### Input material
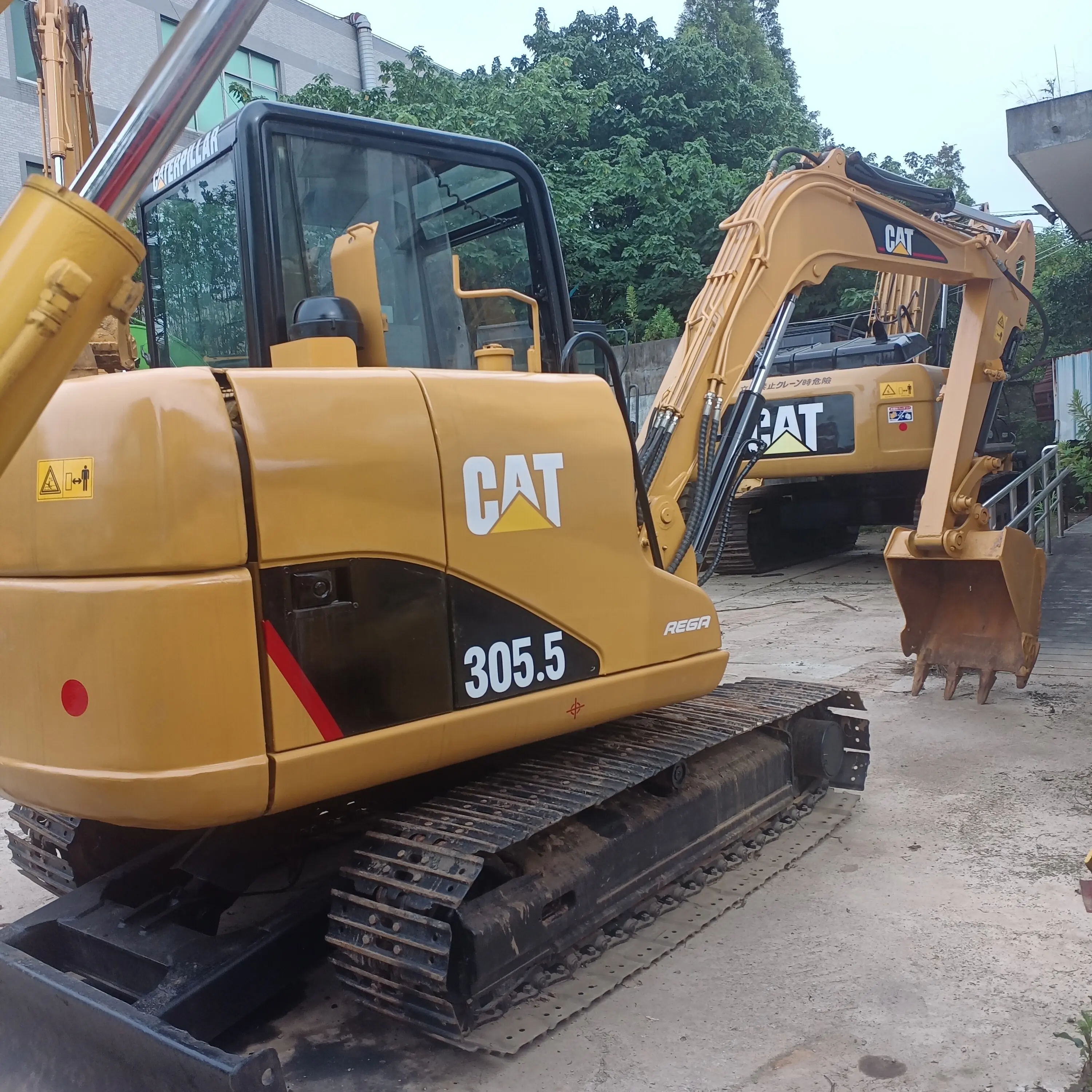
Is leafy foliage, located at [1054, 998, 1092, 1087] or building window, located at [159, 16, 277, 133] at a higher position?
building window, located at [159, 16, 277, 133]

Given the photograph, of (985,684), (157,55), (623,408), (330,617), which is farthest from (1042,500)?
(157,55)

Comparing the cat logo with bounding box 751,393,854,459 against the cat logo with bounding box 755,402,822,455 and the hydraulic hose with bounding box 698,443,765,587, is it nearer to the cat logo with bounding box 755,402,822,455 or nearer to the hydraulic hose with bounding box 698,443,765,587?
the cat logo with bounding box 755,402,822,455

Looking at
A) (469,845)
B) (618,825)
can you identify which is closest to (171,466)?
(469,845)

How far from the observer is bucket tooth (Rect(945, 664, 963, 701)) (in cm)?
614

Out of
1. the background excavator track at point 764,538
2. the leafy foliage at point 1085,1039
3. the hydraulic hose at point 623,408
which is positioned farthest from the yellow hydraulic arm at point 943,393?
the background excavator track at point 764,538

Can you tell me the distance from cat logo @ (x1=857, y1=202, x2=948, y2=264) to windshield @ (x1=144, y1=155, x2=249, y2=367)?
329cm

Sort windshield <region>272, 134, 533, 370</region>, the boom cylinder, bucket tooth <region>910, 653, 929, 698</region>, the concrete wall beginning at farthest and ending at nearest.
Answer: the concrete wall
bucket tooth <region>910, 653, 929, 698</region>
windshield <region>272, 134, 533, 370</region>
the boom cylinder

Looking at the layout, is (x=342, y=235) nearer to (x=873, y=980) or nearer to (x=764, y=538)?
(x=873, y=980)

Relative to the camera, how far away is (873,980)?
3150mm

### Request
Repeat all of the material above word for word, leaving out the pictures.

### Written solution
Is leafy foliage, located at [1054, 998, 1092, 1087] or building window, located at [159, 16, 277, 133] at a higher position?
building window, located at [159, 16, 277, 133]

Given the photograph, of (985,684), (157,55), (623,408), (330,617), which is farthest from (1042,500)?
(157,55)

Comparing the cat logo with bounding box 751,393,854,459 against the cat logo with bounding box 755,402,822,455 and the hydraulic hose with bounding box 698,443,765,587, is it nearer to the cat logo with bounding box 755,402,822,455 or nearer to the hydraulic hose with bounding box 698,443,765,587?
the cat logo with bounding box 755,402,822,455

Looking at
A) (469,845)
B) (618,825)
can you identify which is closest to (171,466)?
(469,845)

How far from the observer is bucket tooth (Rect(945, 664, 963, 701)) (in cm)?
614

Out of
1. the background excavator track at point 764,538
2. the leafy foliage at point 1085,1039
3. the hydraulic hose at point 623,408
which is positioned farthest from the yellow hydraulic arm at point 943,393?
the background excavator track at point 764,538

Can you tell me the distance from cat logo @ (x1=857, y1=202, x2=948, y2=264) to windshield @ (x1=144, y1=155, x2=249, y2=367)?
329cm

Sort windshield <region>272, 134, 533, 370</region>, the boom cylinder, bucket tooth <region>910, 653, 929, 698</region>, the concrete wall beginning at farthest and ending at nearest.
Answer: the concrete wall
bucket tooth <region>910, 653, 929, 698</region>
windshield <region>272, 134, 533, 370</region>
the boom cylinder

Looking at the layout, is (x=342, y=235) nearer to (x=873, y=980) or nearer to (x=764, y=538)?
(x=873, y=980)

Relative to the camera, how far away is (873,980)?
3150mm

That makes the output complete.